Money laundering investigations in Hong Kong up sharply following 2012 law
But reports of ‘brain drain’ plague agencies investigating financial crimes under new law
Police in Hong Kong received 33,000 reports of suspicious financial transactions last year – a 12-year high and a 40 per cent rise from 2012 – after Hong Kong tightened its money-laundering laws.
Police have initiated more investigations since the new legislation went into effect in the middle of 2012, and spend an average of 18 months on each case.
Of the thousands of new reports, the Financial Investigations Division of the Narcotics Bureau initiated 349 investigations in 2013, up 41.9 per cent from the 246 in 2012.

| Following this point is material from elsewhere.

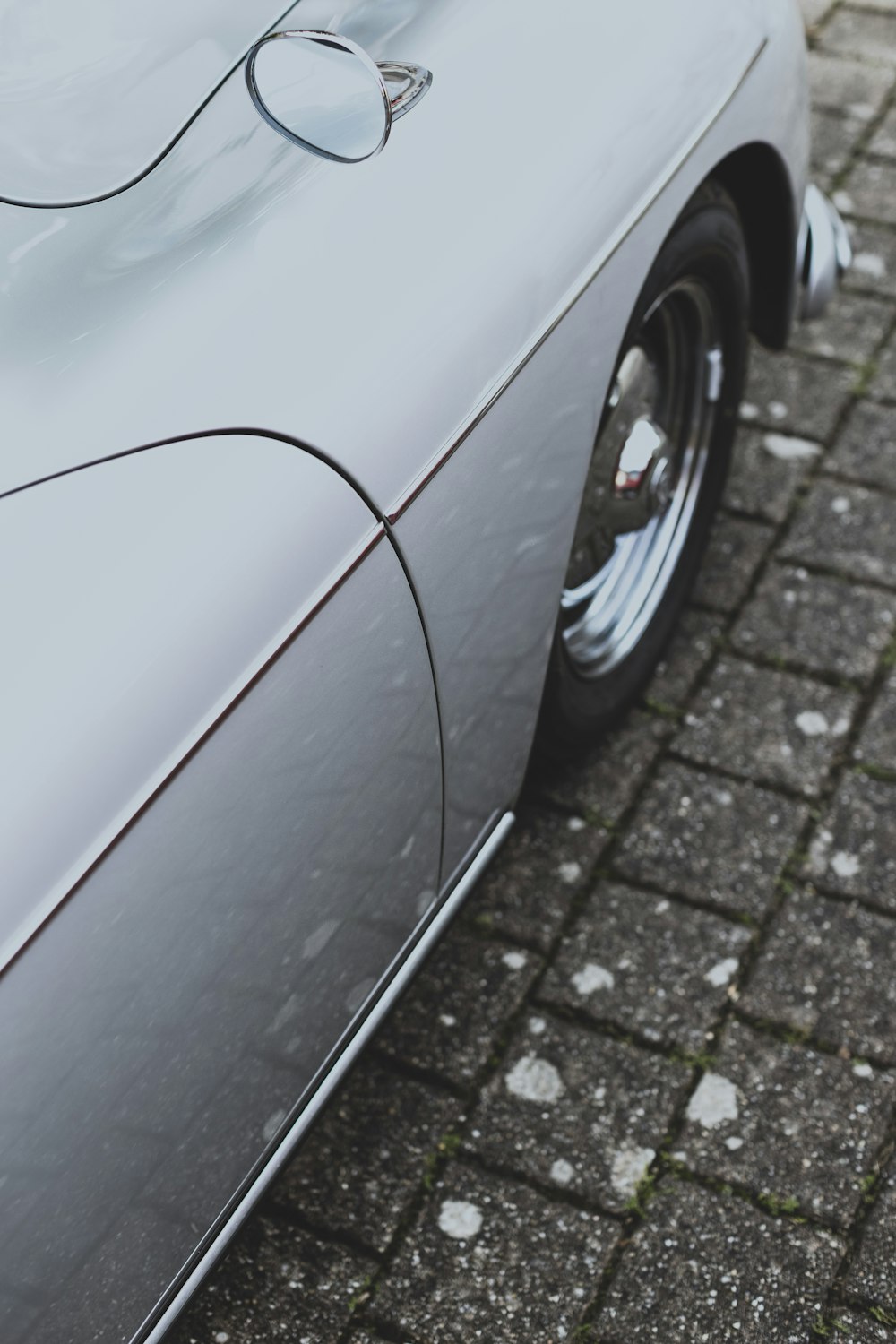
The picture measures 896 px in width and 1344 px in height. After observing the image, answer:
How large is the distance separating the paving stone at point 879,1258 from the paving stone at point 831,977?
266 mm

However, the increased enforcement comes alongside concerns that the city’s efforts to tackle money laundering are being undermined by a “brain drain” as experienced investigators are lured to more profitable careers in the private sector.
Gloria Yu Yin-ching, superintendent of the Narcotics Bureau’s financial investigation unit, denied her team lacked new talent. She said the anti-money laundering team had recruited 40 new members since 2008.
The total value of assets frozen by Hong Kong police in money-laundering investigations rose 13.7 per cent to HK$873 million in 2013, from HK$768 million in 2012, according to Hong Kong police data. In 2011, police froze HK$731 million worth of assets.
The cases included requests from overseas law enforcement agencies as well as cases opened by local police. Law enforcement agencies from the mainland, Australia and the US had been “very co-operative” with Hong Kong police in money laundering investigations, Chief Inspector Paul Chung Yat-cheung said.
Yu said: “The increase in reports can be attributed to a number of factors. Enhanced awareness by the public, the enactment of [anti-money laundering legislation] and requests from overseas law enforcement agencies are some.”
Hong Kong implemented the Anti-Money Laundering and Counter-Terrorist Financing (Financial Institutions) Ordinance, better known as AMLO, on April 1, 2012. Following that, a 29 per cent rise in the number of suspicious transactions was reported to Hong Kong authorities in the first half of that year, according to a report by Ropes & Gray, an international law firm.
The law “was the first piece of Hong Kong legislation to address money laundering as its primary focus, and importantly has strong provisions encouraging increased reporting of suspicious activity,” said Kim Nemirow, a lawyer at Ropes & Gray.
AMLO is the first Hong Kong legislation to impose customer due diligence requirements on banks and financial institutions.
Yu declined to say if a current crackdown on graft on the mainland was creating more money laundering cases in Hong Kong.
The dirty money “could be from anywhere, Eastern Europe for example. If our mainland counterparts ask us to render assistance, we will do so”, Yu said.
“The money laundering cases I see often involve fraud from foreign investment in China,” said Julian Russell, director of Pacific Risk, a Hong Kong risk-management consultancy.
“Other projects I have worked on involve Hong Kong as an intermediary where stolen money from overseas enters but then leaves to other jurisdictions such as Singapore or Switzerland to obfuscate the trail.”
Many professional money launderers based in Shenzhen and Hong Kong offer their services to anyone, Russell said. Most criminals launder their own money through offshore companies registered in places like the British Virgin Islands and Cayman Islands, he added.
In recent years more laundering cases had been heard in the High Court instead of the district courts, which might indicate a higher amount of laundered assets were involved, Yu said.